Publicités : kilométrage et prix tout inclus
Dans la phase de repérage de la perle recherchée, que ce soit dans les journaux ou les publications spécialisées, en version papier ou numérique, il faut savoir qu’en matière de publicité, les règles déterminées par le Décret concernant l’application de règles de conduite aux commerçants d’automobiles d’occasion doivent être respectées.

Entre autres obligations prévues au Décret, un code de conduite auquel les marchands d’automobiles d’occasion sont tenus de se conformer, les annonces doivent indiquer le kilométrage et le prix du véhicule, tout inclus (hormis les taxes de vente).

Vous disposerez ainsi, dans le proverbial confort de votre foyer, des premières informations qui vous seront utiles afin de passer les différentes offres au tamis, de vous faire une idée de la valeur marchande du véhicule convoité et de comparer les offres.

étiquette : des renseignements obligatoires
Les commerçants sont obligés d’apposer une étiquette sur chaque automobile d’occasion qu’ils offrent en vente ou en location. Cette étiquette contient des renseignements obligatoires qui vous aideront à prendre une décision éclairée.

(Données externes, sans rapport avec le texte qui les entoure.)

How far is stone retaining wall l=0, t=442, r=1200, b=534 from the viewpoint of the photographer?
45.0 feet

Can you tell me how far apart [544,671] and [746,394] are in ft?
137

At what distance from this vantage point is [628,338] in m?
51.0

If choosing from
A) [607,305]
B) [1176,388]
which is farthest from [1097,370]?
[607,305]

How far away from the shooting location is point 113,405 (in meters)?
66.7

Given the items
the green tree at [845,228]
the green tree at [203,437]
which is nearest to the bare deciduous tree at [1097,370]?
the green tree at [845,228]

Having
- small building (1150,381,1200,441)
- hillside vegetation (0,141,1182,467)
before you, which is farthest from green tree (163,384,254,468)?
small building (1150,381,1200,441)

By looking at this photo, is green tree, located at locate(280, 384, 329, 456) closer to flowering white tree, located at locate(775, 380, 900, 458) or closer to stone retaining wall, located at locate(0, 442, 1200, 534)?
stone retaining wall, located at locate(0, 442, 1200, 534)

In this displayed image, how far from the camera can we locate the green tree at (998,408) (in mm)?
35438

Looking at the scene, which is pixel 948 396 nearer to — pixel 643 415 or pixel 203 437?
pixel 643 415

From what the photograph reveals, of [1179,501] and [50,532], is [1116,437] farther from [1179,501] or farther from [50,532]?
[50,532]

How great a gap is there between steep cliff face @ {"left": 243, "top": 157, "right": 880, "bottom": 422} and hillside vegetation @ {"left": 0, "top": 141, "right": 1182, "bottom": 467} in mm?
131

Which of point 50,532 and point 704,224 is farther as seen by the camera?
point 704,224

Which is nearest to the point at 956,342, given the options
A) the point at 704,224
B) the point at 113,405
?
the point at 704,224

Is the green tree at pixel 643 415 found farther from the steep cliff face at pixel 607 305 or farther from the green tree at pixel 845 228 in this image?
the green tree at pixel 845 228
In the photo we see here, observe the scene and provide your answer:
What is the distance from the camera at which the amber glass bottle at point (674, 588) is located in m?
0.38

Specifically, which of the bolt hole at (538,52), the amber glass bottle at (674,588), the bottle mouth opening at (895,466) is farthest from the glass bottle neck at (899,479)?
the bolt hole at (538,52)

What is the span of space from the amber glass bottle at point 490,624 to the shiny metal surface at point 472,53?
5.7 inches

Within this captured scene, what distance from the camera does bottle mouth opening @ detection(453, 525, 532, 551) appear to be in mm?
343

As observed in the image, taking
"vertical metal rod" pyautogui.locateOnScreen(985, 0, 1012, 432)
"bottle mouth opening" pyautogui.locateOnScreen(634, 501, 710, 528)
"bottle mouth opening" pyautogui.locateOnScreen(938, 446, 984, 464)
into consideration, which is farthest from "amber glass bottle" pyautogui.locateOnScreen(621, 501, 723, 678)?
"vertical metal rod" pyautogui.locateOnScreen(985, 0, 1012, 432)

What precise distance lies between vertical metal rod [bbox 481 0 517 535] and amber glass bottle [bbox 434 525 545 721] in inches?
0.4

Vous pourrez notamment y trouver la garantie que le commerçant doit alors accorder selon la Loi sur la protection du consommateur (LPC). Vous en saurez aussi davantage sur les caractéristiques de la garantie du constructeur ou du commerçant, si elle est toujours en vigueur.

Il est à noter que la garantie du constructeur ne profite pas qu’au premier acquéreur de l’automobile. En vertu de la LPC, celle-ci est transférable, sans frais, à tout acquéreur subséquent.

Essai et inspection technique : un droit
Le Décret prévoit en outre que les commerçants sont tenus d’accéder à la demande du consommateur qui désire procéder à un essai routier ou à une inspection préachat chez le mécanicien de son choix. Certes, cette inspection est aux frais du consommateur, mais cette dépense minime peut vous éviter de bien gros soucis.

L’historique du véhicule: une précaution
Le passé de l’automobile est un élément crucial de la prise de décision et la LPC vous permet d’exiger les coordonnées de l’ancien propriétaire. Informez-vous sur l’historique de l’automobile, soit auprès de la Société de l’assurance automobile du Québec (SAAQ) soit auprès de l’une des entreprises spécialisées offrant ce service dans le Web. L’historique procure notamment de l’information sur le nombre de propriétaires, l’utilisation antérieure de l’automobile, le fait que l’automobile ait subi un accident, etc.

Le contrat : attention aux frais ajoutés
La LPC exige que la vente d’une automobile d’occasion soit constatée par écrit dans un contrat qui respecte ses exigences. Portez attention aux frais de tous ordres (préparation, inspection prélivraison, frais administratifs, etc.) qu’un commerçant pourrait vouloir ajouter. Il faut se rappeler que le prix annoncé doit être le prix tout inclus et que l’on ne peut y ajouter des frais de cette nature.

Le financement : surveillez vos intérêts
Différentes options s’offrent à vous si vous décidez d’acheter votre auto à crédit. Il vous faut vous rappeler que payer le plus petit montant possible chaque mois est tentant, mais généralement plus coûteux. En matière de crédit, le temps, c’est de l’argent. Plus longue est la période de remboursement, plus coûteux sont généralement les frais de crédit.

En outre, pour le consommateur dont le dossier de crédit est fragilisé, les offres de crédit comportent logiquement des frais de crédit à l’avenant.

Il faut prendre le temps de bien comprendre et sous-peser les offres de financement qui vous sont faites.

Possibilité d’annuler le contrat : gare aux mythes
L’univers de la consommation renferme sa part de mythes tenaces. Ces légendes, tant urbaines que rurales, sont difficiles à déconstruire.

Contrairement à la croyance populaire, vous n’avez pas droit à un délai de 10 jours pour revenir sur votre décision si vous changez d’idée.

Il est donc prudent de ne signer aucun document tant que vous n’avez pas décidé d’acheter l’automobile.

Gary Frost est directeur des services aux clientèles à l’Office de la protection du consommateur.